In George Ward Steel Pty Ltd v Kizkot Pty Ltd (1989) 15 ACLR 464, the Supreme Court held that the court should exercise that power to set aside a winding up order if:

  • The Order is made in the absence of the defendant company;
  • That the application to set aside the Order is brought promptly;
  • A good explanation was provided for the non-appearance;
  • Notice is given to the Liquidator, to the person who sought to have the company wound up and to any creditor who appeared at the hearing;
  • There is consent, or as a minimum no opposition, to the setting aside; and
  • The liquidator has not found anything in his or her investigations showing reason for the company to be stopped from trading.

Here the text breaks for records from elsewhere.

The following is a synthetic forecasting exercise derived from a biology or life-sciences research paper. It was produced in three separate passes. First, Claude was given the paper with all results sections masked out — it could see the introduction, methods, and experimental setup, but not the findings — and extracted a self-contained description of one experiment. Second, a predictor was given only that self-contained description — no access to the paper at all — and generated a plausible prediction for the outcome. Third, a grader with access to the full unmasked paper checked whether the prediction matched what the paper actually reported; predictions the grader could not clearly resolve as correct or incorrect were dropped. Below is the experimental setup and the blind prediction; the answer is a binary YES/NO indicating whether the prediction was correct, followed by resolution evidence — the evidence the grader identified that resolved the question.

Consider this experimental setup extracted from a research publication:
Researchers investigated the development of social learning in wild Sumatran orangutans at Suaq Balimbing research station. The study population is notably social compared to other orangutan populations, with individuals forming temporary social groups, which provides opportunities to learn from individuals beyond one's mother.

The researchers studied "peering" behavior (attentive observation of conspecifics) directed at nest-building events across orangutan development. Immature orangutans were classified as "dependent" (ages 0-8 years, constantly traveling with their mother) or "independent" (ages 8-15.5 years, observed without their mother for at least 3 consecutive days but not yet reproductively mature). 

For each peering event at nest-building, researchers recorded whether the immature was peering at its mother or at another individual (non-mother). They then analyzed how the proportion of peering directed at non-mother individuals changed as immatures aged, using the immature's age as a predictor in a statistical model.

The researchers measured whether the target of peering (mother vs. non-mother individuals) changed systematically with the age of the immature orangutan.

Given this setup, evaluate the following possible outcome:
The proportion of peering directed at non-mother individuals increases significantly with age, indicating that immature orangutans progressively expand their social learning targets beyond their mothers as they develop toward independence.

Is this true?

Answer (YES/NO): NO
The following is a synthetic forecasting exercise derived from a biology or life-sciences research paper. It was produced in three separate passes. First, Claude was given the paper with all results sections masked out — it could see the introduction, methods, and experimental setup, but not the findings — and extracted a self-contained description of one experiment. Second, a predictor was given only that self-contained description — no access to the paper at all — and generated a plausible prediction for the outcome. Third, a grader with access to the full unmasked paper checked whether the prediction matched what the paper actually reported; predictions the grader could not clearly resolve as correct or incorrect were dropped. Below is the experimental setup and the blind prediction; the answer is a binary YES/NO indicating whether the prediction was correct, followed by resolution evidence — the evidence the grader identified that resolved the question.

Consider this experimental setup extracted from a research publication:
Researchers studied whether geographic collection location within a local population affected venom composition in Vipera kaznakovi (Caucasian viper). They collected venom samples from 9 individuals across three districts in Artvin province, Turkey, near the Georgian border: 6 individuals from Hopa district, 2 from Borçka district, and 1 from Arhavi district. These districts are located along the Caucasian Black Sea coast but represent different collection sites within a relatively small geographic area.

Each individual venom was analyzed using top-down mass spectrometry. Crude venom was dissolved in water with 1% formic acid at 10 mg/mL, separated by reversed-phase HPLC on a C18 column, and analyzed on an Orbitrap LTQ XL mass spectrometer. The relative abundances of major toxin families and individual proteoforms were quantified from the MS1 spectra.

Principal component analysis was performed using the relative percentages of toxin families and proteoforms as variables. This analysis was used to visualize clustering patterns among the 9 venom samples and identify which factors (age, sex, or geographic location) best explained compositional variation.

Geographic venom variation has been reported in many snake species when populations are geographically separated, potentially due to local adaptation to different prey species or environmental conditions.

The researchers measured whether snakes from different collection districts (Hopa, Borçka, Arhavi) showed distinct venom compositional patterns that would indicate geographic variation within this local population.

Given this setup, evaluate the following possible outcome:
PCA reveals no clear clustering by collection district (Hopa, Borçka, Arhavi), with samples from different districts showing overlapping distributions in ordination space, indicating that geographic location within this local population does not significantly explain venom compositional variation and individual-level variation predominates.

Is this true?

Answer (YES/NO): NO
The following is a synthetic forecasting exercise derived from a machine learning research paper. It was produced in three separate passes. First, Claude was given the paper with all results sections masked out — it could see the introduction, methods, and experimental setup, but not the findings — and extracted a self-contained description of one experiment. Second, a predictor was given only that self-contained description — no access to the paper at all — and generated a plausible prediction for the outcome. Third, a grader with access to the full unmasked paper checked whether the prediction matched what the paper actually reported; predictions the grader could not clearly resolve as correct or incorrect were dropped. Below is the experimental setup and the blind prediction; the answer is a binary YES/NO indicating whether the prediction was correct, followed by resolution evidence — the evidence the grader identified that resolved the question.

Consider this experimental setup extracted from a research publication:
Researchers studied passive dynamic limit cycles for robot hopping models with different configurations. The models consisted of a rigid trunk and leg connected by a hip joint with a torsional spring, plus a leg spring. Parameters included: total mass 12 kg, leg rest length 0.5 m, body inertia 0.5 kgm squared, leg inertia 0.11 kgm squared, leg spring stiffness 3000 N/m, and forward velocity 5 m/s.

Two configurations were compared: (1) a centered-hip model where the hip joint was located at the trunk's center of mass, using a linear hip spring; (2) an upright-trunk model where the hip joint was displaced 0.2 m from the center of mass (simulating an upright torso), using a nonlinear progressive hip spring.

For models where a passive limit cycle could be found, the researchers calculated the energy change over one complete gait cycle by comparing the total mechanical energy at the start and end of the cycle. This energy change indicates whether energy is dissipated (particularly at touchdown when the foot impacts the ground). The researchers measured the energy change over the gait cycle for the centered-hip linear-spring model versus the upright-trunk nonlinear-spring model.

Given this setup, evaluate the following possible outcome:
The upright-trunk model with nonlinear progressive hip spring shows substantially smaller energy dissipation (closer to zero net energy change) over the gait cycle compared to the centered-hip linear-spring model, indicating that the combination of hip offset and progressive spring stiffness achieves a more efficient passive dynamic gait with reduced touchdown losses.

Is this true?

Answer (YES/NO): NO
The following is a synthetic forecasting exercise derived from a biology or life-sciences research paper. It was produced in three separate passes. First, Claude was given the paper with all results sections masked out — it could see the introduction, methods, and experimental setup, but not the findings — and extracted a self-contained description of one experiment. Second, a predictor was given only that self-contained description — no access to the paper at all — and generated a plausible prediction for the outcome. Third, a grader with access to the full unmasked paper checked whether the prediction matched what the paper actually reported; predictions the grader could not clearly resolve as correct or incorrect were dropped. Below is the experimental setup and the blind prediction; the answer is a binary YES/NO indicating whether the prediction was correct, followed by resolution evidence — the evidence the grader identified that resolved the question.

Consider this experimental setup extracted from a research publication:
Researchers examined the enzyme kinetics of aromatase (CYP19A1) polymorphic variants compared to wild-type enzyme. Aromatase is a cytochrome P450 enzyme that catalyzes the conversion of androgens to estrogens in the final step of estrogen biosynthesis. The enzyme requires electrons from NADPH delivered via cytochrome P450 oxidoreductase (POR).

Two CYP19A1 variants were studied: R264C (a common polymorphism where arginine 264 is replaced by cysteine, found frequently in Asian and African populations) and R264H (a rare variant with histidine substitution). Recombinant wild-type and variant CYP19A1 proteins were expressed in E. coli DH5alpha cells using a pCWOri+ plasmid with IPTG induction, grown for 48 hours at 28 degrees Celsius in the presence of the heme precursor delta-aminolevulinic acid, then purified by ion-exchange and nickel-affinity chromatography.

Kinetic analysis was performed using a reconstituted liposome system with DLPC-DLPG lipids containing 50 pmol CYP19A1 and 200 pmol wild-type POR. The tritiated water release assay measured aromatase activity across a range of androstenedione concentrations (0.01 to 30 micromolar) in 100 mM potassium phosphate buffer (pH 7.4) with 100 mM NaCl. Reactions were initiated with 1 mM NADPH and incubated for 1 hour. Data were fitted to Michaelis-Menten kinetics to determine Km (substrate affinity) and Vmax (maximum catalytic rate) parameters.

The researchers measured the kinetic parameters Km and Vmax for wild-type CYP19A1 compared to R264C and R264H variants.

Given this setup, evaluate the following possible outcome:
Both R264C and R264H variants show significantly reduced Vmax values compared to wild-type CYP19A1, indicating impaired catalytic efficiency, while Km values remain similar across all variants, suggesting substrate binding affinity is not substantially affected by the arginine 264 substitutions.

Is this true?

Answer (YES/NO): NO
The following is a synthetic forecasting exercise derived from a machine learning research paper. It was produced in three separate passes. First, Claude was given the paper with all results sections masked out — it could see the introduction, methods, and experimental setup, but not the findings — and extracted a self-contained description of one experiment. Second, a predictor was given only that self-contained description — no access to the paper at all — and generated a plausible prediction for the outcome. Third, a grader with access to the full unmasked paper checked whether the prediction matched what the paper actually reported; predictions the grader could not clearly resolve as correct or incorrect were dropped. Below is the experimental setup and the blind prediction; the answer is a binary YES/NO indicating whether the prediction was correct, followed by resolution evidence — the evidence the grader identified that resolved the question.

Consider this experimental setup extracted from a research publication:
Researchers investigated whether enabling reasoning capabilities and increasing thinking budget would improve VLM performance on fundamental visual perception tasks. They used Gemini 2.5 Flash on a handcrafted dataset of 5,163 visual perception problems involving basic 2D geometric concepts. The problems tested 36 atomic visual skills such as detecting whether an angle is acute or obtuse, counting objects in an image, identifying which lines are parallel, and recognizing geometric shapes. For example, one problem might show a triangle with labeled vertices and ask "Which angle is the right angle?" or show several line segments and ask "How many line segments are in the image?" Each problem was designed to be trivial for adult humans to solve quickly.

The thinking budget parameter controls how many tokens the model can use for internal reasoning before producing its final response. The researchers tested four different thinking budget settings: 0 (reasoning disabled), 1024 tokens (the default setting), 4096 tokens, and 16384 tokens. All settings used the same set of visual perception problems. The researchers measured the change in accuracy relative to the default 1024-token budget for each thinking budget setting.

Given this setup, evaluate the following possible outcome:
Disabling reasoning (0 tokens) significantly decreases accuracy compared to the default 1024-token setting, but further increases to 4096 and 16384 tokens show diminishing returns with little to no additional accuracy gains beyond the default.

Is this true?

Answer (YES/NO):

The above principles have been used in various cases such as DCT v JJ & Son Pty Ltd [2013] FCA 556; Twin Peaks Leisure Pty Ltd (in liq) v Workers Compensation Nominal Insurer [2012] FCA 1501 and Sadiqi, in the matter of Cook Islands Christian Church of Australia Limited (in liq) v Cook Islands Christian Church of Australia Limited (in liq) [2016] FCA 786 in guiding the Court’s exercise of power to set aside a winding up order, made in the absence of the company

In relation to the above principles, what explanations for non-appearance would be deemed acceptable?

Acceptable explanations

Examples of accepted explanations for non-appearance include:

  1. The company being deprived of an opportunity to appear due to the conduct of a person who has been responsible for ‘substantial fraud’ upon the company, which was used in the matter of DCT v JJ & Son Pty Ltd [2013] FCA 556.
  2. The registered office of the company was its accountant’s office, who did not bring the winding up application to the attention of the relevant officers of the company, which was used in the matter of Twin Peaks Leisure Pty Ltd (in liq) v Workers Compensation Nominal Insurer [2012] FCA 1501.

Unacceptable excuses

Examples of rejected explanations for non-appearance include:

  1. Directors claiming that they did not appear because they were out of the country, but waited five months after returning to attempt to have the winding up set aside, which was used in the matter of Gyrro Pty Ltd v DCT [2009] FCA 1477.
  2. The winding up application came to the attention of the proper officer, but the person to whom he delegated responsibility failed to act upon it, which was used in the matter of Satz v ACN 069 808 957 Pty Ltd [2010] NSWSC 365.

What about the Liquidator?

The Liquidator has a right to full indemnity for the costs, charges and expenses properly incurred. This right does not dissolve simply because the winding up order is set aside. In most cases, the Directors of the company will arrange for the Liquidator (and petitioning creditor) to be paid in full to ensure there is a consent or at least no party to oppose the setting aside.